RECORD EXTRACTS:

==================================================

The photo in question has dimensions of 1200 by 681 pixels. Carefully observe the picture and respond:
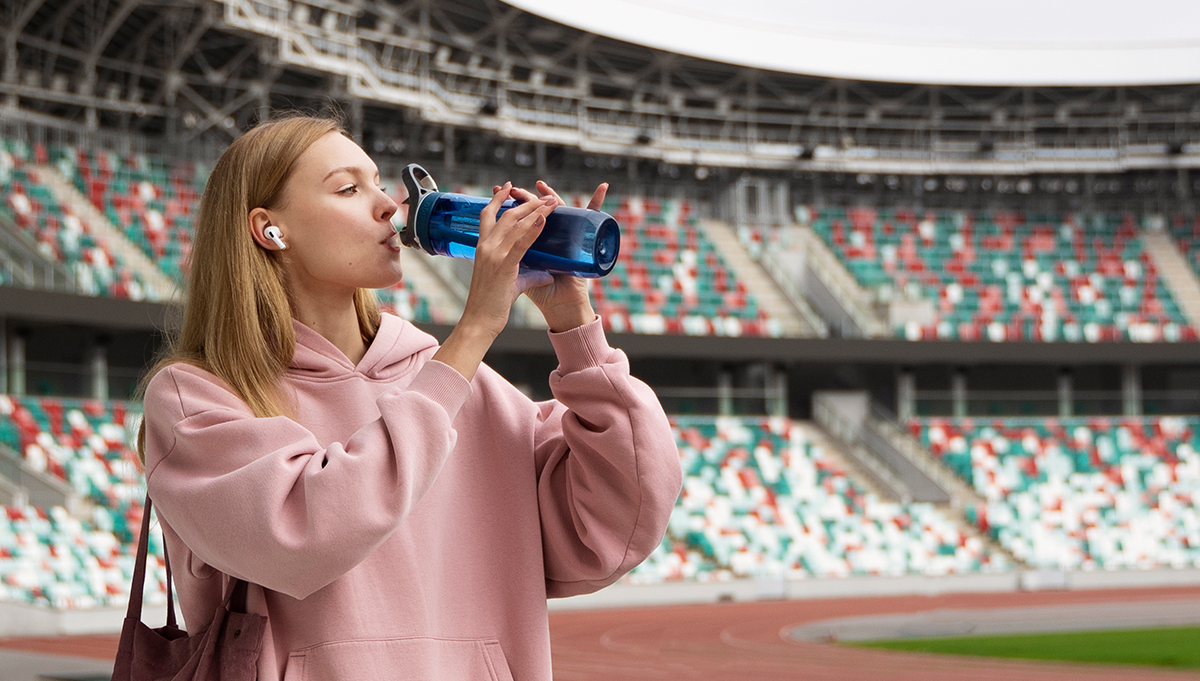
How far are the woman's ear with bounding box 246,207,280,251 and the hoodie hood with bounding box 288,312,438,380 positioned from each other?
0.40 feet

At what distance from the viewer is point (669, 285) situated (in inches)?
1034

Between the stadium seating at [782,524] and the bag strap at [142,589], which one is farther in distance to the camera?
the stadium seating at [782,524]

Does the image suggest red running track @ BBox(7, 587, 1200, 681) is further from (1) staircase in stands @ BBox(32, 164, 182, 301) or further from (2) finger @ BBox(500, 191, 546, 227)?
(2) finger @ BBox(500, 191, 546, 227)

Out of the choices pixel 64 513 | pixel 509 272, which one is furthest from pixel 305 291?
pixel 64 513

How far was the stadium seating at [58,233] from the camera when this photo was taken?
60.3ft

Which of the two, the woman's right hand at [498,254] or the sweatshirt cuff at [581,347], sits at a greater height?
the woman's right hand at [498,254]

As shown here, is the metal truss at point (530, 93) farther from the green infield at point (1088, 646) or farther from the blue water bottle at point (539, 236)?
the blue water bottle at point (539, 236)

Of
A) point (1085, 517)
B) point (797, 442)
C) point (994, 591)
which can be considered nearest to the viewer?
point (994, 591)

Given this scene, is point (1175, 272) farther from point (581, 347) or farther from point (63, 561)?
point (581, 347)

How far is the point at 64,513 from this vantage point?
1530 centimetres

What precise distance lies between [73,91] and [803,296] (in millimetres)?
15484

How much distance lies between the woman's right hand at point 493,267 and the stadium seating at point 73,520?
37.9 feet

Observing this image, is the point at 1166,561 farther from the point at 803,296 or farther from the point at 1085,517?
the point at 803,296

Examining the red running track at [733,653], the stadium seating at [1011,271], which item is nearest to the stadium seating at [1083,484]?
the stadium seating at [1011,271]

==================================================

WRITTEN TASK:
Rewrite all of the material above with every instance of "the viewer" changed to "the observer" and everything else left as it is. Omit the pictures from your version.

THE ANSWER:
The photo in question has dimensions of 1200 by 681 pixels. Carefully observe the picture and respond:
How far are the woman's ear with bounding box 246,207,280,251 and the hoodie hood with bounding box 288,312,438,380 positioned from each other?
0.40 feet

At what distance from the observer is point (669, 285) situated (in inches)?
1034

Between the stadium seating at [782,524] and the bag strap at [142,589], which one is farther in distance to the camera?
the stadium seating at [782,524]

Does the image suggest red running track @ BBox(7, 587, 1200, 681) is further from (1) staircase in stands @ BBox(32, 164, 182, 301) or further from (2) finger @ BBox(500, 191, 546, 227)?
(2) finger @ BBox(500, 191, 546, 227)

Out of the choices pixel 64 513 | pixel 509 272, which one is furthest from pixel 305 291?
pixel 64 513

How far was the stadium seating at [58,233] from the camera when this photo was taken?
60.3ft

Which of the two, the woman's right hand at [498,254] or the sweatshirt cuff at [581,347], sits at a greater height?
the woman's right hand at [498,254]

As shown here, is the metal truss at point (530, 93) farther from the green infield at point (1088, 646) or farther from the blue water bottle at point (539, 236)?
the blue water bottle at point (539, 236)

Of
A) point (1085, 517)
B) point (797, 442)
C) point (994, 591)
which can be considered nearest to the observer?
point (994, 591)

Given this scene, is point (1175, 272) farther from point (581, 347) or farther from point (63, 561)?
point (581, 347)

How far is the point at 64,513 from this vantage point?
1530 centimetres

What precise distance lies between [73,91] and [803,296] (in millimetres)?
15484

How much distance lies between the woman's right hand at point 493,267 and the stadium seating at point 73,520?
37.9 feet

Observing this image, is the point at 1166,561 farther from the point at 803,296 or farther from the point at 1085,517?
the point at 803,296

Examining the red running track at [733,653], the stadium seating at [1011,271], which item is nearest to the stadium seating at [1083,484]?
the stadium seating at [1011,271]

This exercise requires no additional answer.